## Records supplied

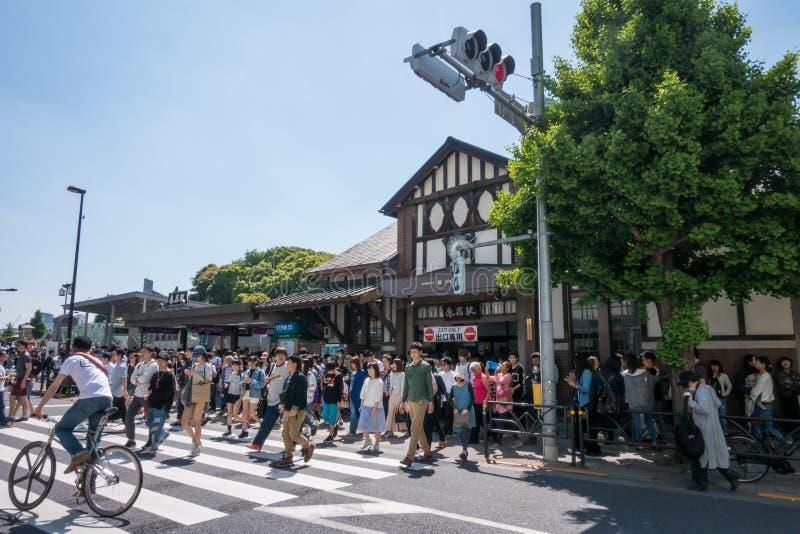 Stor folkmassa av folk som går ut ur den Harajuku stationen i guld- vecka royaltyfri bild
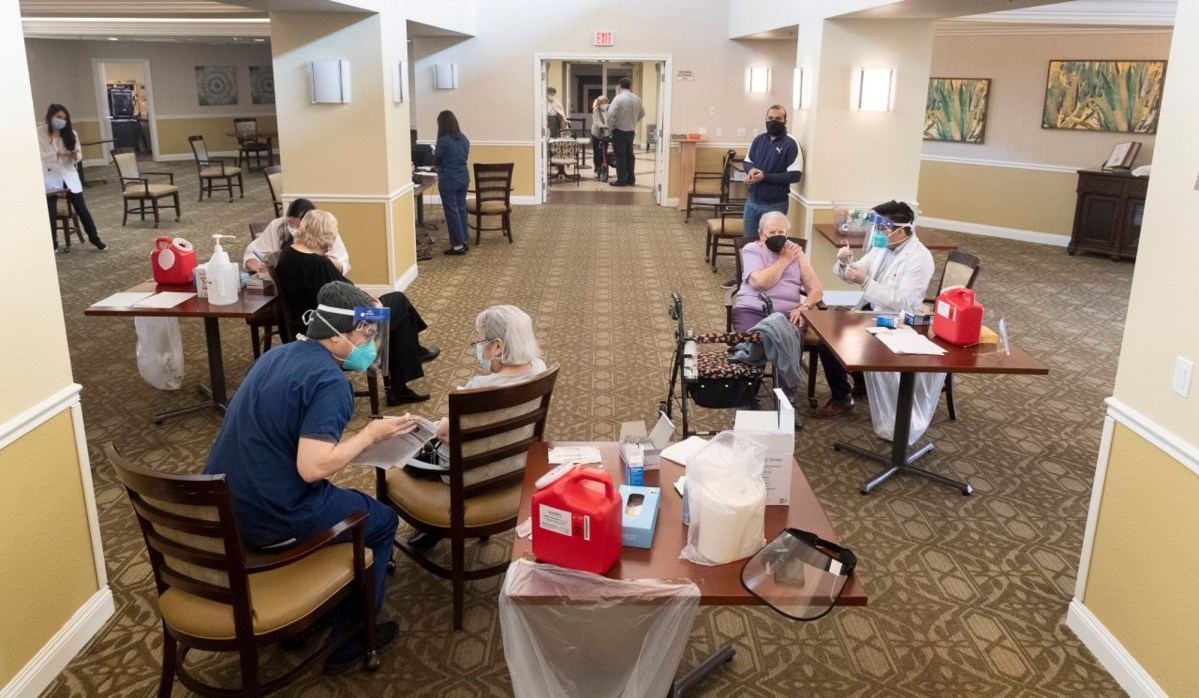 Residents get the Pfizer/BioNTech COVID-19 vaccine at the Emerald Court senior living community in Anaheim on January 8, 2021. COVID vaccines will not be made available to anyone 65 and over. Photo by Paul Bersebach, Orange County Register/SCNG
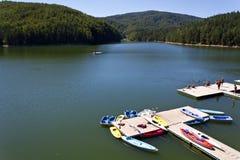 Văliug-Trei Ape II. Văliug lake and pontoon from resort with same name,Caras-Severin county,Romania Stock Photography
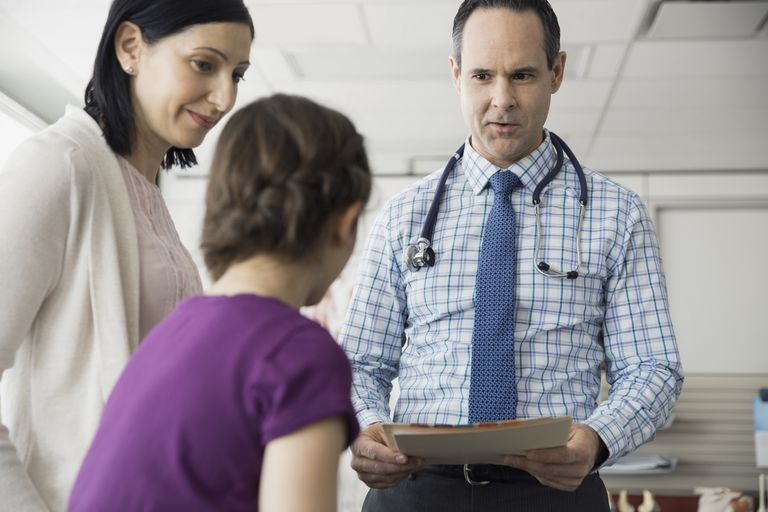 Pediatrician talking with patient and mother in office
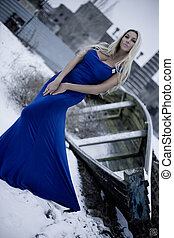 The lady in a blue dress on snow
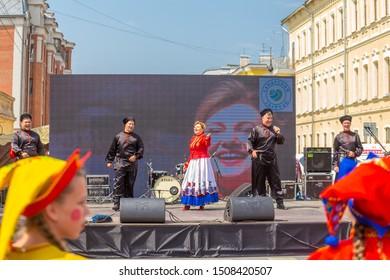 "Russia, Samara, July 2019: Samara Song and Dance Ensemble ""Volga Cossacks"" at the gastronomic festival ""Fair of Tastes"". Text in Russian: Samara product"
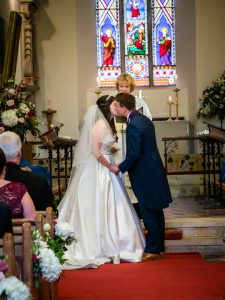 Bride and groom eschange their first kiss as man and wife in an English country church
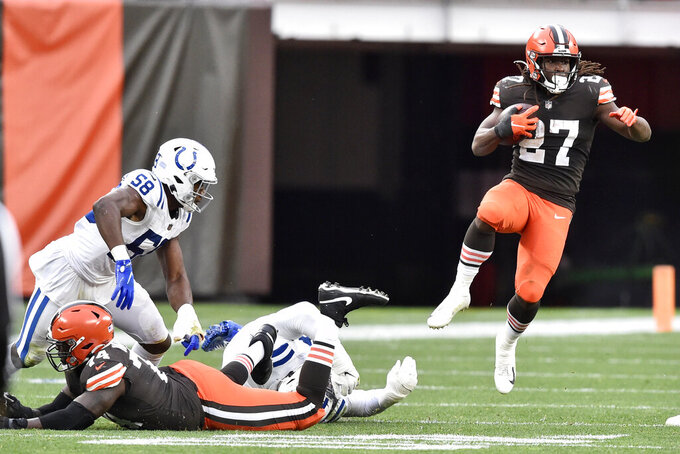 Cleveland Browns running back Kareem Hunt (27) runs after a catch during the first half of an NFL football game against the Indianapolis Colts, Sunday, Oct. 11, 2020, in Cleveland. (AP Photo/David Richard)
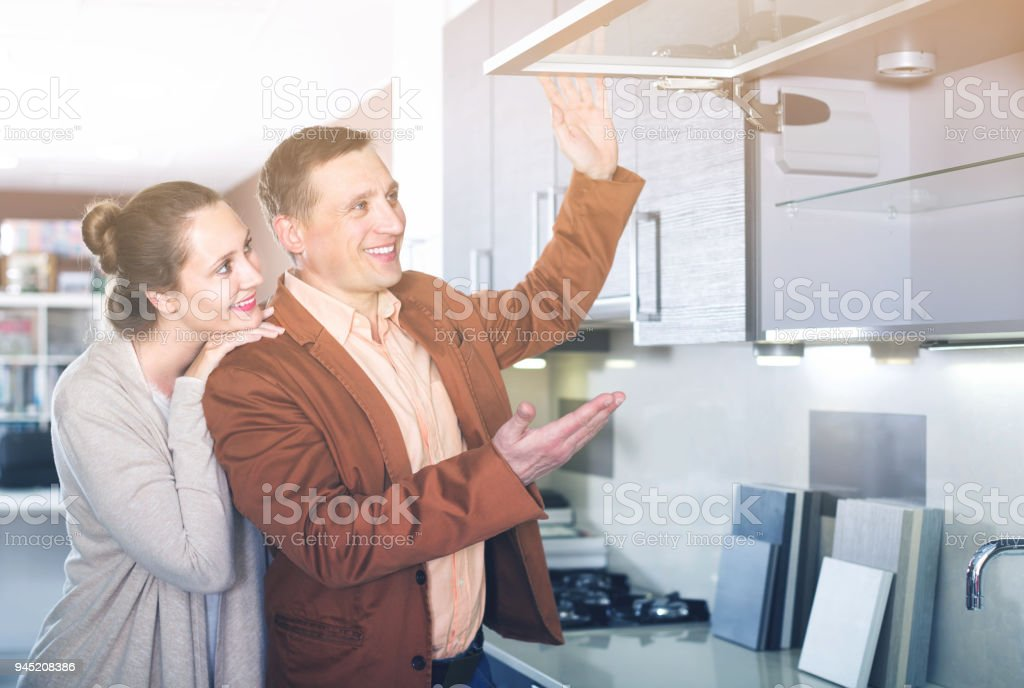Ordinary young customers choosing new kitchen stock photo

## Exercise requirements
Your answer must reproduce exactly the lines from the line with "Pediatrician talking with" through the end of the material, both ends included, with every picture dropped.

## Answer to this problem
 Pediatrician talking with patient and mother in office
 The lady in a blue dress on snow
 "Russia, Samara, July 2019: Samara Song and Dance Ensemble ""Volga Cossacks"" at the gastronomic festival ""Fair of Tastes"". Text in Russian: Samara product"
 Bride and groom eschange their first kiss as man and wife in an English country church
 Cleveland Browns running back Kareem Hunt (27) runs after a catch during the first half of an NFL football game against the Indianapolis Colts, Sunday, Oct. 11, 2020, in Cleveland. (AP Photo/David Richard)
Ordinary young customers choosing new kitchen stock photo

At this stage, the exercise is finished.